Hakerzy mogą otworzyć samochód w kilka minut. BMW reaguje
Coraz większa komputeryzacja samochodów powoduje, że są one narażone na ataki hakerskie. Sporo mówi się o tym pod kątem bezpieczeństwa i możliwych zamachów terrorystycznych, jednak dużo większym i realnym zagrożeniem jest kradzież pojazdu.

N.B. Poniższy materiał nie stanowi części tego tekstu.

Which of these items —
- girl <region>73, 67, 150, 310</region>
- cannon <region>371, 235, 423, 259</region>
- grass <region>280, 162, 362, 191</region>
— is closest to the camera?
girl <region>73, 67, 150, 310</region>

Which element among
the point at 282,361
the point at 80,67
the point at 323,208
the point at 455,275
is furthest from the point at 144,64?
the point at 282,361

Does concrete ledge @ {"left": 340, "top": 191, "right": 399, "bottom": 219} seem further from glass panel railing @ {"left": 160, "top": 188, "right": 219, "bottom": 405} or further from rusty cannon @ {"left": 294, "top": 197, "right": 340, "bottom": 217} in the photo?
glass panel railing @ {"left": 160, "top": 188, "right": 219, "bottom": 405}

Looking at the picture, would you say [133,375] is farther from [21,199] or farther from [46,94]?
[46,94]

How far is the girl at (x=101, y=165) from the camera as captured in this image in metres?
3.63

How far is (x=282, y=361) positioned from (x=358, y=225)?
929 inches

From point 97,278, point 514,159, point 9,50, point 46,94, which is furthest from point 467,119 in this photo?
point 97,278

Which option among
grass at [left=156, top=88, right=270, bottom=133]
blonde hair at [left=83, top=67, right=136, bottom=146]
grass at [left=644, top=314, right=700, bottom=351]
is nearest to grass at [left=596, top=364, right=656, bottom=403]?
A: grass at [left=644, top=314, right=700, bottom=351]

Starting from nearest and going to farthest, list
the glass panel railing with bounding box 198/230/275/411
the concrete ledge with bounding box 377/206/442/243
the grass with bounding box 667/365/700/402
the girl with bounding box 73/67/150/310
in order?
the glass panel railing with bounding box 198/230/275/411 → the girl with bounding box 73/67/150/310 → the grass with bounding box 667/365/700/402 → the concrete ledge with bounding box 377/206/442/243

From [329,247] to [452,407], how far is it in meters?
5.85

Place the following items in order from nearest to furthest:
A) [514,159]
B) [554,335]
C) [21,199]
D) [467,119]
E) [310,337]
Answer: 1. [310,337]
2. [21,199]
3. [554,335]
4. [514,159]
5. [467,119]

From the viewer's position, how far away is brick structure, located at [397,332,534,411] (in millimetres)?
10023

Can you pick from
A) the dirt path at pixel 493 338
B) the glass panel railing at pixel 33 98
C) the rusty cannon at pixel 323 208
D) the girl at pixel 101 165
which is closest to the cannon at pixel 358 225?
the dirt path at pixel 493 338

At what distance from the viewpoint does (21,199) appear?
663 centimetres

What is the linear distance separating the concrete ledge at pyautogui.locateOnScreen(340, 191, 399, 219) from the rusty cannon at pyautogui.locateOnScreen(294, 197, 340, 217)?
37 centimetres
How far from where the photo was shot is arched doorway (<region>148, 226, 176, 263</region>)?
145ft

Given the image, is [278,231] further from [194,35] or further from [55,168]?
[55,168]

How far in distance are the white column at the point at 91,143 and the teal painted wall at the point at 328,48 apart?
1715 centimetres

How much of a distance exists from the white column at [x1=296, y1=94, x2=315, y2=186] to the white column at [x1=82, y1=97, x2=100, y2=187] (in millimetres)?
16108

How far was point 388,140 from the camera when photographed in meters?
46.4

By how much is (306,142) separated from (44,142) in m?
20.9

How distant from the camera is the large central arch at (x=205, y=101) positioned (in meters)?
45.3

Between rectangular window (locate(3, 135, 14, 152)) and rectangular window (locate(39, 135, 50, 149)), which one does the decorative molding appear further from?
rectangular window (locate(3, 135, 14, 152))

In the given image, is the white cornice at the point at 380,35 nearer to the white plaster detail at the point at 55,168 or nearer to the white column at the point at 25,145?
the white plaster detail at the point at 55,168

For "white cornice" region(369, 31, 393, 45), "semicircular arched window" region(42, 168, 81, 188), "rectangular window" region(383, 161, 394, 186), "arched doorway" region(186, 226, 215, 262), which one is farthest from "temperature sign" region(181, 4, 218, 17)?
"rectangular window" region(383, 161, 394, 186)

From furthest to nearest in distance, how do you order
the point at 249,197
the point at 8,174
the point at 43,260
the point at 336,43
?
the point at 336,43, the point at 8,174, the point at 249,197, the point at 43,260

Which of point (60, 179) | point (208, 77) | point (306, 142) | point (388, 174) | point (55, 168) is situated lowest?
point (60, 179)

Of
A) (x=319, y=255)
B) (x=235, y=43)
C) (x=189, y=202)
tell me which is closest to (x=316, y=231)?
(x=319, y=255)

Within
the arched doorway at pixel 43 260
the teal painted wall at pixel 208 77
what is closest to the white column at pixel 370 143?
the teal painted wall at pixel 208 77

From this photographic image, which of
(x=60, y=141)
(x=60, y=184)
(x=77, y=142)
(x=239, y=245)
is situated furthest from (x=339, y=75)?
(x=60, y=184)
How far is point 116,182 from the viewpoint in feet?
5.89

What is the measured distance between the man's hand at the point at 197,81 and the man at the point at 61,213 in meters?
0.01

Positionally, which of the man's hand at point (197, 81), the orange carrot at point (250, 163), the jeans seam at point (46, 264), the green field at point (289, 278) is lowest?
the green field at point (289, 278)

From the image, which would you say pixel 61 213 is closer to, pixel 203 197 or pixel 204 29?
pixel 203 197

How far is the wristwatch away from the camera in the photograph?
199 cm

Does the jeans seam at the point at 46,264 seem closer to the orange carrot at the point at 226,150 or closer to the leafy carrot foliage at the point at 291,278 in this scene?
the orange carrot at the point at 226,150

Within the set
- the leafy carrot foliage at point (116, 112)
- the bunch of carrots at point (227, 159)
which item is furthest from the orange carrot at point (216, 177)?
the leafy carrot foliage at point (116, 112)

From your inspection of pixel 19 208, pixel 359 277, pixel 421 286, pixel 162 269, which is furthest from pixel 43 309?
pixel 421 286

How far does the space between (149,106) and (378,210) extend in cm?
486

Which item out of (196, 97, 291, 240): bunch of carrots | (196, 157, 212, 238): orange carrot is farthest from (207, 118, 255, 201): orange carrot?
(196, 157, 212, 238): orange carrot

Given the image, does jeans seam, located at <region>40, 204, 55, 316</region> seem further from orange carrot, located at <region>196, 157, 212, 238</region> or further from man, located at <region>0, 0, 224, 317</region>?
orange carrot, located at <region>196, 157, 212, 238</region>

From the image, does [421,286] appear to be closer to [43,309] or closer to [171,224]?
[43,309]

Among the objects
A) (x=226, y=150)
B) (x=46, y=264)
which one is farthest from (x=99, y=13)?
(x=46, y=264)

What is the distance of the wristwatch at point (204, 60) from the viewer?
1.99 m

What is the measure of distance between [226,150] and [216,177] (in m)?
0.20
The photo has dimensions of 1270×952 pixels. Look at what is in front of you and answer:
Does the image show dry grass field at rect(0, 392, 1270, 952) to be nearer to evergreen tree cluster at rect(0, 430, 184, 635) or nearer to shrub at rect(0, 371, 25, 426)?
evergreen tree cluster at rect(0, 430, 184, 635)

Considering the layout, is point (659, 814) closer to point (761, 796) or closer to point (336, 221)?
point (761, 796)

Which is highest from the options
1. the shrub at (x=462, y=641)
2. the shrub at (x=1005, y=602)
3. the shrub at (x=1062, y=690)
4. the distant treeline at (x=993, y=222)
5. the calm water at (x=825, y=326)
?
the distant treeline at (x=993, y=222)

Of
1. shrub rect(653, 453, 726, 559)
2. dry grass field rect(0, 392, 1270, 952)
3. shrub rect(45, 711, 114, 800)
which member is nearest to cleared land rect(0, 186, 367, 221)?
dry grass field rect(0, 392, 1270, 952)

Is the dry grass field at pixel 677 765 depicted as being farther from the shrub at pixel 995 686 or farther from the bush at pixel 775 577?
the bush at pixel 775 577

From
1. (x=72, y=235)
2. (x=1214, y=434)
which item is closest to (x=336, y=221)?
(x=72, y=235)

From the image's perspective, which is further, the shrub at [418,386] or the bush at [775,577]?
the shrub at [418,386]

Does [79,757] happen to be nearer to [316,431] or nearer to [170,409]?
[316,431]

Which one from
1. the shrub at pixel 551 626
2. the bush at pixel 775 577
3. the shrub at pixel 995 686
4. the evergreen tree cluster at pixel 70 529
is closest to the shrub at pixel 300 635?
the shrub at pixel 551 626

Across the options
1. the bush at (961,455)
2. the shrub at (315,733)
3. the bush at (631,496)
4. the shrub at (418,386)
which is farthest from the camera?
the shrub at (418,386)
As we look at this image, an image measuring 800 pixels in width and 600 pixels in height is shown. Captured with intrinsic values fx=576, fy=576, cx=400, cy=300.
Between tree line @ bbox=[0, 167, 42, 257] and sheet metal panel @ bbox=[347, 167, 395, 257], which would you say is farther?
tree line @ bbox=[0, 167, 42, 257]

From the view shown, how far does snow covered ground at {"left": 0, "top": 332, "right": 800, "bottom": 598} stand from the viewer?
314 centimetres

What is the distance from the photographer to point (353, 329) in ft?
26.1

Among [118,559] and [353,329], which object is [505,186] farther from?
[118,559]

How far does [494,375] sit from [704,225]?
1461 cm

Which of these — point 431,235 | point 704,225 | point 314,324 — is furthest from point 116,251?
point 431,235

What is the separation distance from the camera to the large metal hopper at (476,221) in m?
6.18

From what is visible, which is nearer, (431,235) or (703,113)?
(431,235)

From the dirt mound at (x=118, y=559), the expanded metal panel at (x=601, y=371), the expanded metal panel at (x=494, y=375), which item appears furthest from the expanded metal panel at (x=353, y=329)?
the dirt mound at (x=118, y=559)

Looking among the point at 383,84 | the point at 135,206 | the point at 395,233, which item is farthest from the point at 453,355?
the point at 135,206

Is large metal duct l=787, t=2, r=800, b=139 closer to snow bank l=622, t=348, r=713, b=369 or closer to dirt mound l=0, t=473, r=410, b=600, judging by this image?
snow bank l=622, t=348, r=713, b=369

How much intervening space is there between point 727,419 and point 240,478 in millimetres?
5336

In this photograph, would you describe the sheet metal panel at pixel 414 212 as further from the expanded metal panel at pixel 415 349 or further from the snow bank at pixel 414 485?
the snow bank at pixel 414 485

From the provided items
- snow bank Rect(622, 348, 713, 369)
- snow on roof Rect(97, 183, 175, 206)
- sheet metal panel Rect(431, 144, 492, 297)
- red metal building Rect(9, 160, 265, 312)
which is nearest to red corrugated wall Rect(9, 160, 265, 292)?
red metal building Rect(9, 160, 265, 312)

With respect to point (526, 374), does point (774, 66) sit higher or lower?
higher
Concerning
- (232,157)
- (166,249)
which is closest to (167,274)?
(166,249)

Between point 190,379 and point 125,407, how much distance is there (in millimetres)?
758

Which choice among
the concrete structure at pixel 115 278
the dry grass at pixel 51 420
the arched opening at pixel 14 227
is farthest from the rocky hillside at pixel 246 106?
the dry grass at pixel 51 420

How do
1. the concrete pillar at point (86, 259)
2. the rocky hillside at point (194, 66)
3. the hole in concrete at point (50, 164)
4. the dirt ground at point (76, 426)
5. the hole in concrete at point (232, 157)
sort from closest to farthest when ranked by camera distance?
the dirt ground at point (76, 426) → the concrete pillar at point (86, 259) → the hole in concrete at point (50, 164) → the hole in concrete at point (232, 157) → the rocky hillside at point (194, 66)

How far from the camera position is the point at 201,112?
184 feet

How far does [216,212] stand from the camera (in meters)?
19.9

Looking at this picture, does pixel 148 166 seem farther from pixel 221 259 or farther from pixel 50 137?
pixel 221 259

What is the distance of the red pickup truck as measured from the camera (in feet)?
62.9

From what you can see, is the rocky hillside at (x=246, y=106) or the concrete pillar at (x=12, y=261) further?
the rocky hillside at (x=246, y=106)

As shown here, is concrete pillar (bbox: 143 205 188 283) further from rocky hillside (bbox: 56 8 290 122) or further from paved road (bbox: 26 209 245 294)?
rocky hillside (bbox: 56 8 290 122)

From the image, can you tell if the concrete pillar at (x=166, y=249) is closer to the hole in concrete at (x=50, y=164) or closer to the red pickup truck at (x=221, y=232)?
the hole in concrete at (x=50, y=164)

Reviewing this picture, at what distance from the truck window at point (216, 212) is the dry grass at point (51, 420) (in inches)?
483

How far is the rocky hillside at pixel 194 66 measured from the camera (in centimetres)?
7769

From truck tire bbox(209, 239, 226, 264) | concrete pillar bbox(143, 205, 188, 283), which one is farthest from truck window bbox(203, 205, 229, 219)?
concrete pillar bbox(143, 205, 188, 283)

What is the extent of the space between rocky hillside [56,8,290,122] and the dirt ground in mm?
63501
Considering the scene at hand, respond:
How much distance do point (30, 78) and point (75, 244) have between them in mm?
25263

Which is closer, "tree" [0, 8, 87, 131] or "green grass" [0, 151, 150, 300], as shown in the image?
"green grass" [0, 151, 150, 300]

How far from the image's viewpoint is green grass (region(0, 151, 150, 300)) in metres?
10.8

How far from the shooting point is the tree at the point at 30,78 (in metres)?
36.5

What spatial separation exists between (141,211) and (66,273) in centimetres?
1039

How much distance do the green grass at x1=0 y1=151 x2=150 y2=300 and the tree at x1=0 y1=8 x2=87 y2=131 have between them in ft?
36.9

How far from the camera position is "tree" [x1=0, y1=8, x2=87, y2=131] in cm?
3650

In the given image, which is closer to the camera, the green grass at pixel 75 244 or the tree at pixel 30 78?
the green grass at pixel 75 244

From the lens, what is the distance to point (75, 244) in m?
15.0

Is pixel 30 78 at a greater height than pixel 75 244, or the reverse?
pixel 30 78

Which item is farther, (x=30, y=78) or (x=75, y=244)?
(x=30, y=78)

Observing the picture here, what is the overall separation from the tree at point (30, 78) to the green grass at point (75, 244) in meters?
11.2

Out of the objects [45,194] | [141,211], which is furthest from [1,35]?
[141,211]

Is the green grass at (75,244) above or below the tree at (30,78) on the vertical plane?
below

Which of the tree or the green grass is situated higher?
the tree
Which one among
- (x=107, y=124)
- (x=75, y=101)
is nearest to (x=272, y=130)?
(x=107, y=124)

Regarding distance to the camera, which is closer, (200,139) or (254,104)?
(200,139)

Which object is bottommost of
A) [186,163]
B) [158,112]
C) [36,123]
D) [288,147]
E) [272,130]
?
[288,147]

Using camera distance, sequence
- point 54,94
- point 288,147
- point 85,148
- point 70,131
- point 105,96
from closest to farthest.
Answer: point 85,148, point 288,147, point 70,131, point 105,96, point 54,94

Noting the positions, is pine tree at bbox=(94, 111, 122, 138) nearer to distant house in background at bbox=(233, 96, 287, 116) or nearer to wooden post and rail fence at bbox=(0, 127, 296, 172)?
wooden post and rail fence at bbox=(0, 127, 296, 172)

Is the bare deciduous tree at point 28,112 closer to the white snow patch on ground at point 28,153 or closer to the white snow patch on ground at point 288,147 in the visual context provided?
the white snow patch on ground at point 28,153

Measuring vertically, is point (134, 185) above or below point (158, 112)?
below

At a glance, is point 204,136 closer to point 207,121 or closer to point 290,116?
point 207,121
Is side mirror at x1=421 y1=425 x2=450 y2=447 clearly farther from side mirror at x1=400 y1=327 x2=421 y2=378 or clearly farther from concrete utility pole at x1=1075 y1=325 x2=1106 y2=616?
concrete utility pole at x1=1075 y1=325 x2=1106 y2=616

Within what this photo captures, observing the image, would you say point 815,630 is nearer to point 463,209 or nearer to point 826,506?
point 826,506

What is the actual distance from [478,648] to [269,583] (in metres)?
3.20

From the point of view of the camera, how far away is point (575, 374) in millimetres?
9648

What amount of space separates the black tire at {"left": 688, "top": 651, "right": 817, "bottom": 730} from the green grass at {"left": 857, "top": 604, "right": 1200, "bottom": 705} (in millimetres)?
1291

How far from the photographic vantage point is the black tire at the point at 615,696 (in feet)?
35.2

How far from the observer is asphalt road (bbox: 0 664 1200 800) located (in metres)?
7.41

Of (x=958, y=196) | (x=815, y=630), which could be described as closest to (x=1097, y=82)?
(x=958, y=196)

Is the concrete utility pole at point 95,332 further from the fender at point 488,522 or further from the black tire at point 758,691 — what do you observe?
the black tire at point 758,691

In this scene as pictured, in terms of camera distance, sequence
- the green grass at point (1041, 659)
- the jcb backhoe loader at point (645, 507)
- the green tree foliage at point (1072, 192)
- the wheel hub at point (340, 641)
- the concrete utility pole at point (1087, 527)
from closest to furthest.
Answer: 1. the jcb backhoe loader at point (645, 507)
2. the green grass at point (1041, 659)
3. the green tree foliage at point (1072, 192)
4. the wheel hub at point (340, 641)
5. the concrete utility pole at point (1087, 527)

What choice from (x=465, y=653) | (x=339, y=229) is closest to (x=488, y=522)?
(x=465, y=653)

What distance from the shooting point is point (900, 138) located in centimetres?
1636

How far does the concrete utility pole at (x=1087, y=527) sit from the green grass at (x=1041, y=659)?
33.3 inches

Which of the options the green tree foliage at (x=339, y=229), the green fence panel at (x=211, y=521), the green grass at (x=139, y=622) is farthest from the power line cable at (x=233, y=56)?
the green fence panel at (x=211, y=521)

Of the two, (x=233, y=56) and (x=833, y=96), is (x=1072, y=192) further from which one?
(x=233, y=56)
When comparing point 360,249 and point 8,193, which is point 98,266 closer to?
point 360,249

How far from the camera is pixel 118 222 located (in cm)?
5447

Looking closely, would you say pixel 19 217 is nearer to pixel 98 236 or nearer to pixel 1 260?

Luki w oprogramowaniu wykorzystywane przez złodziei pozwalają w szybki i bezinwazyjny sposób włamać się do samochodu.
„Klasyczne” metody kradzieży samochodów już od dawna stają się coraz mniej popularne. Zwykłe forsowanie zamka nie dość, że często jest bardzo trudne, to jeszcze pozostawia zniszczenia. Dlatego dzisiaj złodzieje szukają innych sposobów na obejście zabezpieczeń. Jednym z nich jest atak hakerski pozwalający włamać się do komputera pokładowego i w ten sposób otworzyć drzwi. Taka sytuacja ma miejsce w przypadku samochodów koncernu BMW (oprócz bawarskiej marki też Mini i Rolls-Royce'y). Luka w oprogramowaniu systemu ConnectedDrive pozwala na bezprzewodowe otwarcie auta w kilka minut.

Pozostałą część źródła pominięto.